───── DATA IN THIS EXERCISE ─────

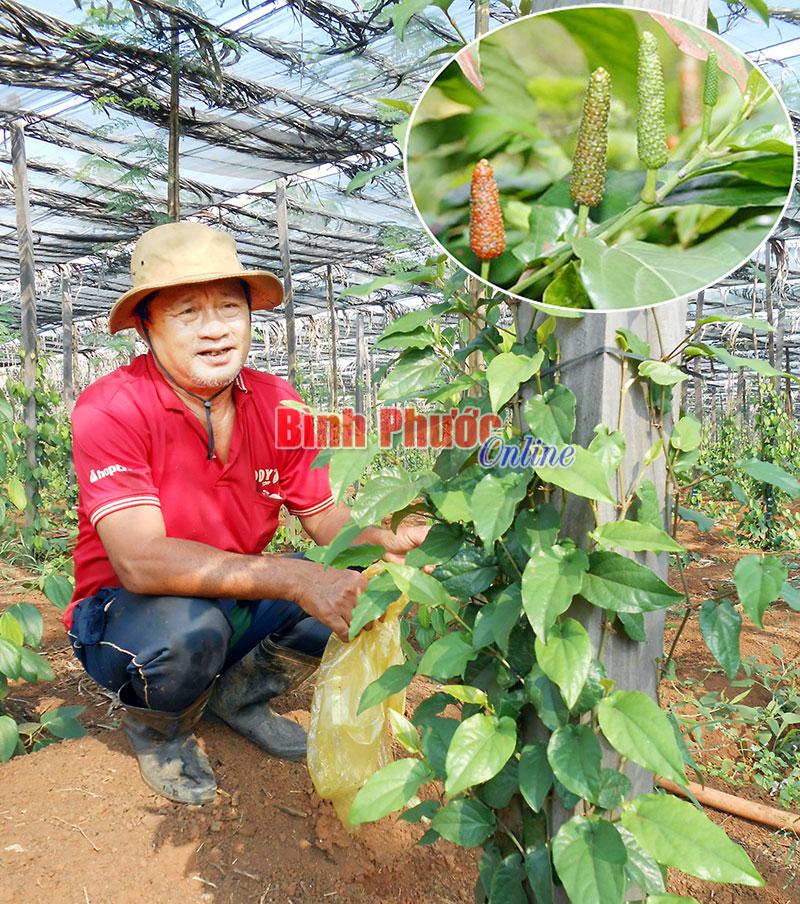 Anh Chánh khoe giống tiêu lốp trồng tháng 7-2015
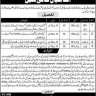 Vacancies in Elite Tribunal Punjab Revenue Authority (BPS-01 to BPS-04)
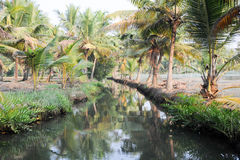 River of the backwaters at Kollam Stock Photos
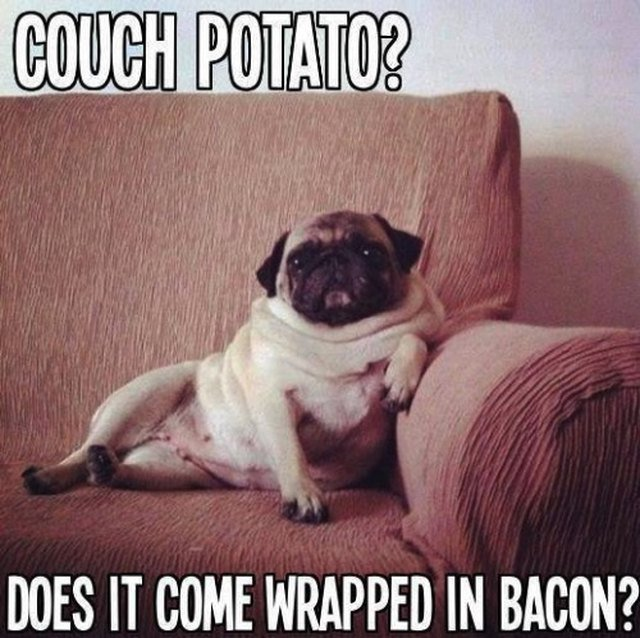 Couch potato pug.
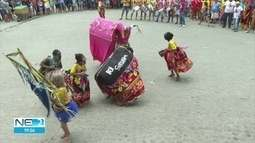 Desfile das Burrinhas faz a festa dos foliões em Bom Jardim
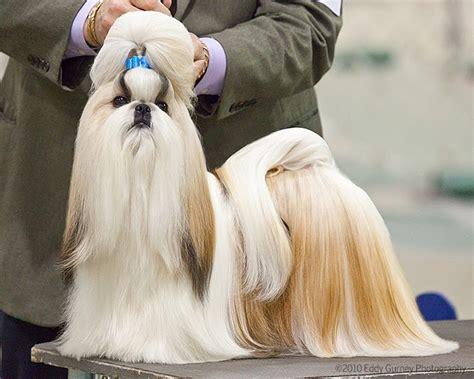 dog show poop shih tzu tops  mi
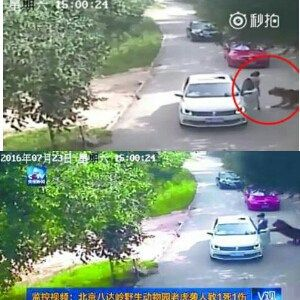 Photo story of woman killed by a tiger at Beijing open-range park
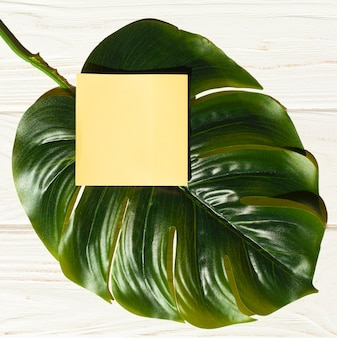 Top view sticky note on monstera plant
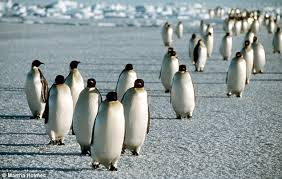 germans are told to just walk like a penguin in icy conditions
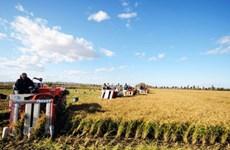 Nông nghiệp Trung Quốc tăng trưởng ổn định trong 10 năm tới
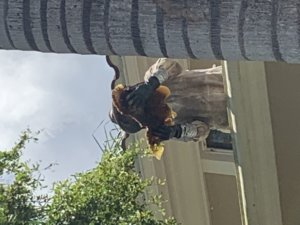 Bee Service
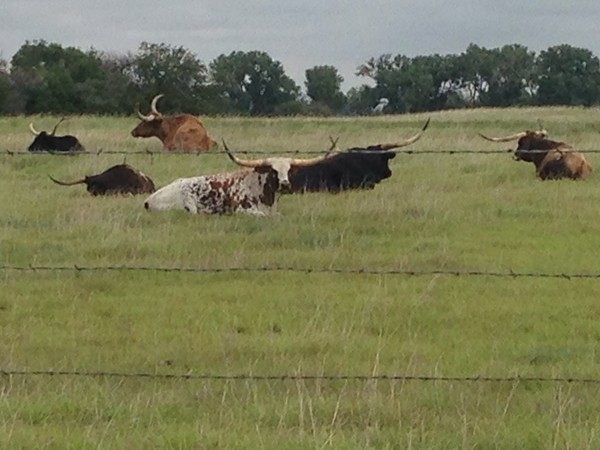 Oklahoma has longhorns too.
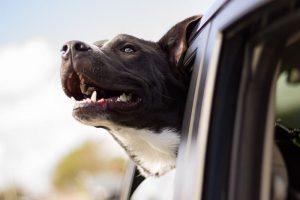 pet car trip urine free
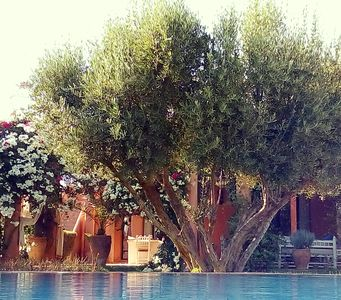 Photo for Marrakech countryside - BED & BREAKFAST great comfort-heated pool jacuzzi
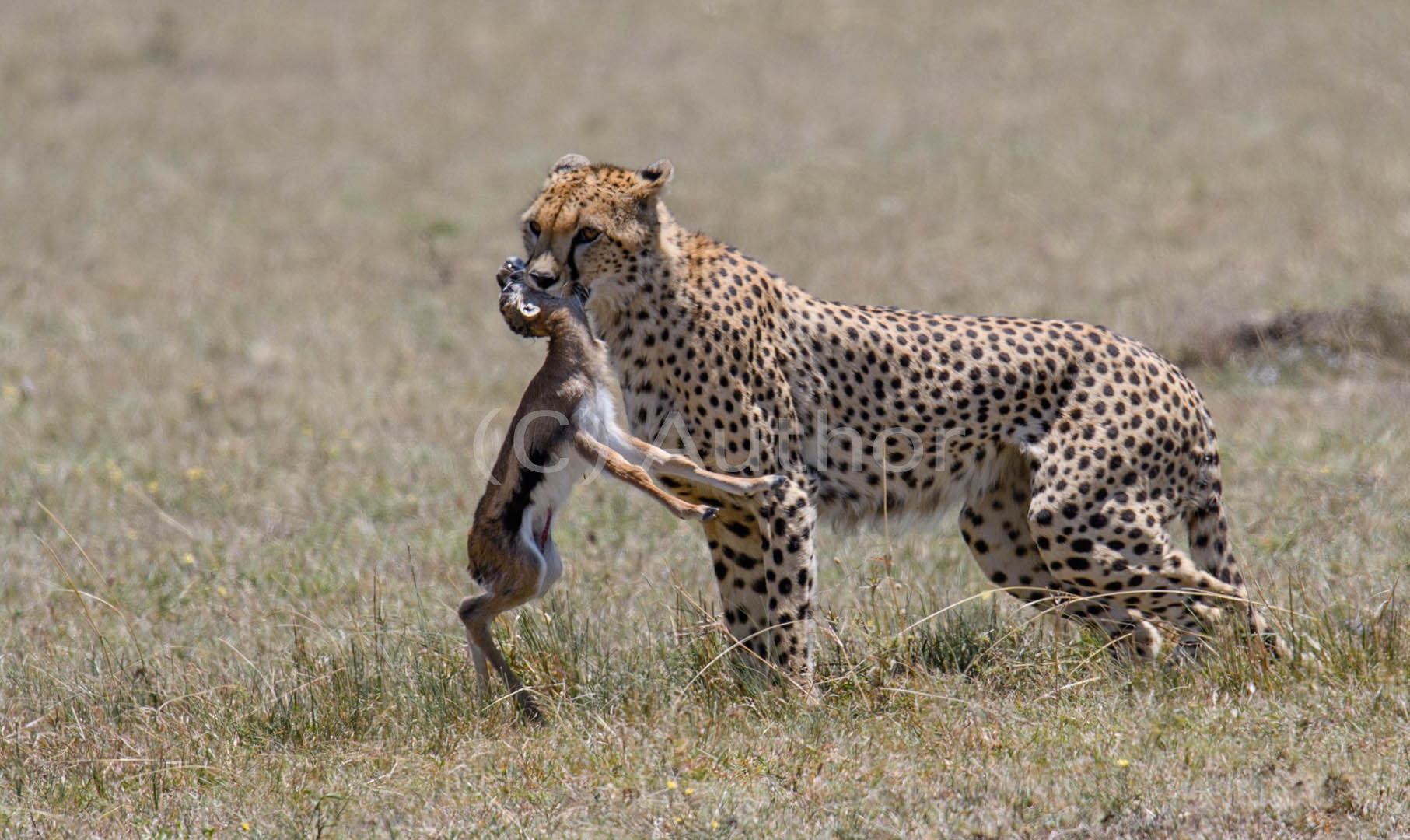 1_NA_Cheetah with prey_Gavin Duffy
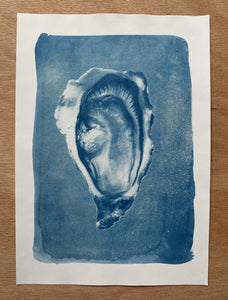 "Photographie cyanotype ""Oyster"" A4"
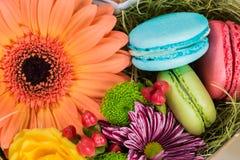 Gerbera de fleur et plan rapproché de macaron Image libre de droits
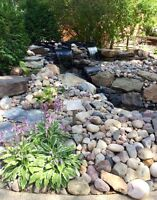 Professionals landscaping services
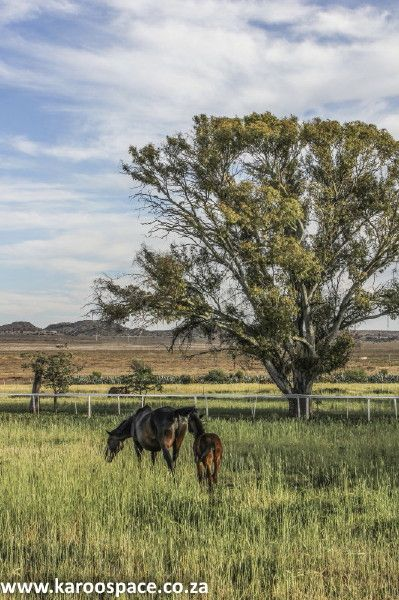 Gelykfontein Farm near Gariep, with its thoroughbred horses, Nguni cattle and indigenous veld goats, boasts six beautiful places to stay on the farmstead.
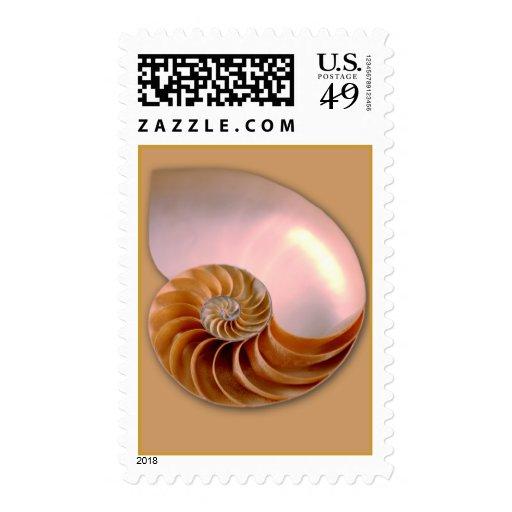 Chambered Nautilus Stamps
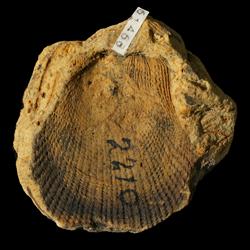 Limipecten wewokanus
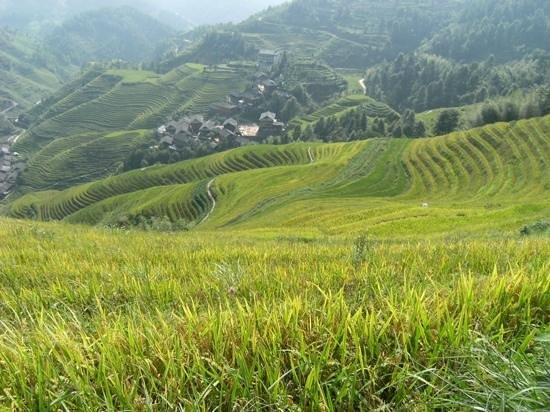 Long Sheng's Dragon Spine Rice Terraces: morning view down to ping 'an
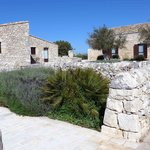 Stone walls & shrubbery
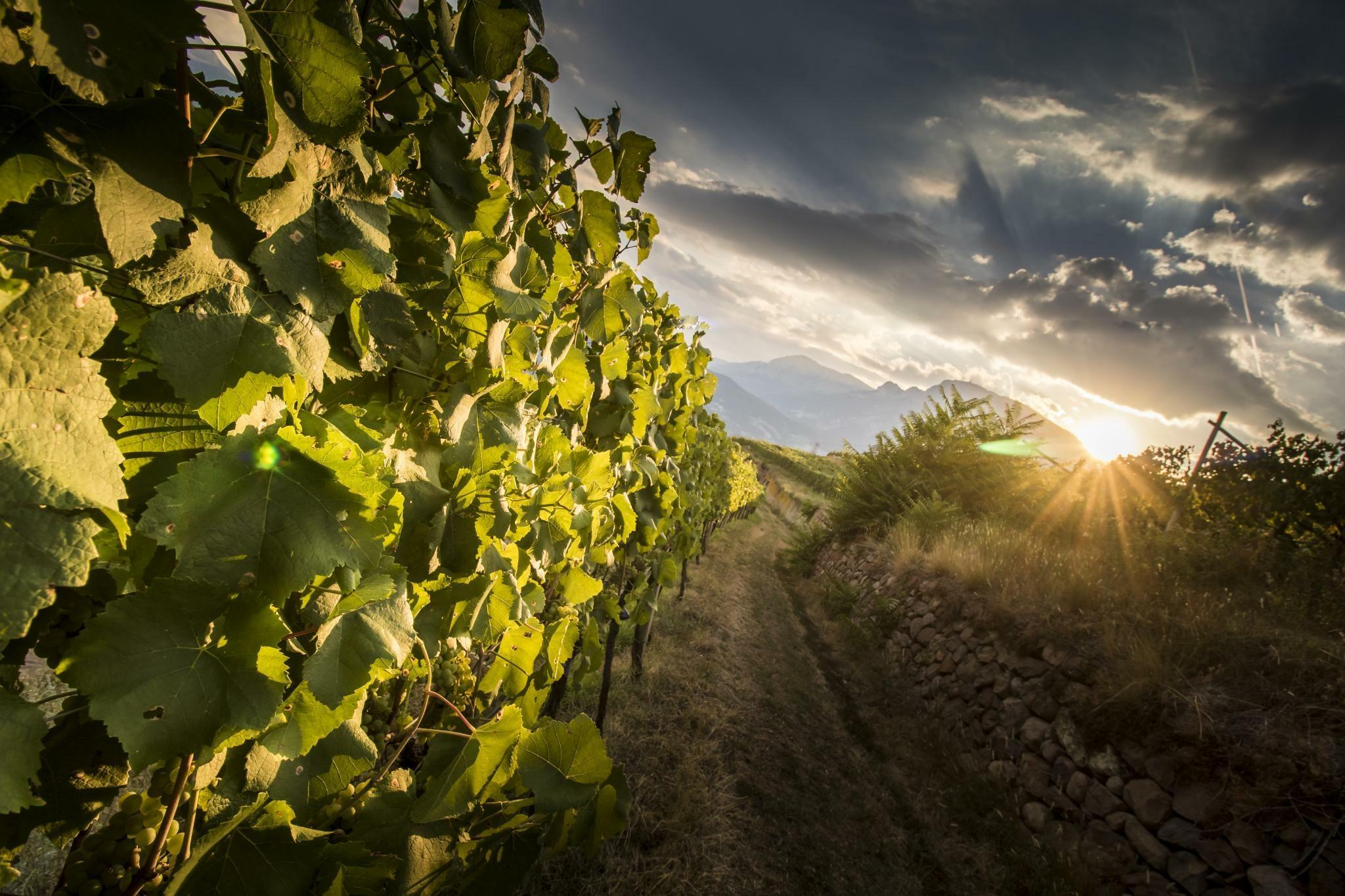 ferrari-trentodoc-vineyards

─────

## TASK ITEM
Leave out the pictures, and extract exactly the lines from the one with "Photo for Marrakech" through the end of the records, both ends included.

## EXPECTED ANSWER
 Photo for Marrakech countryside - BED & BREAKFAST great comfort-heated pool jacuzzi
 1_NA_Cheetah with prey_Gavin Duffy
 "Photographie cyanotype ""Oyster"" A4"
 Gerbera de fleur et plan rapproché de macaron Image libre de droits
 Professionals landscaping services
 Gelykfontein Farm near Gariep, with its thoroughbred horses, Nguni cattle and indigenous veld goats, boasts six beautiful places to stay on the farmstead.
 Chambered Nautilus Stamps
 Limipecten wewokanus
 Long Sheng's Dragon Spine Rice Terraces: morning view down to ping 'an
 Stone walls & shrubbery
 ferrari-trentodoc-vineyards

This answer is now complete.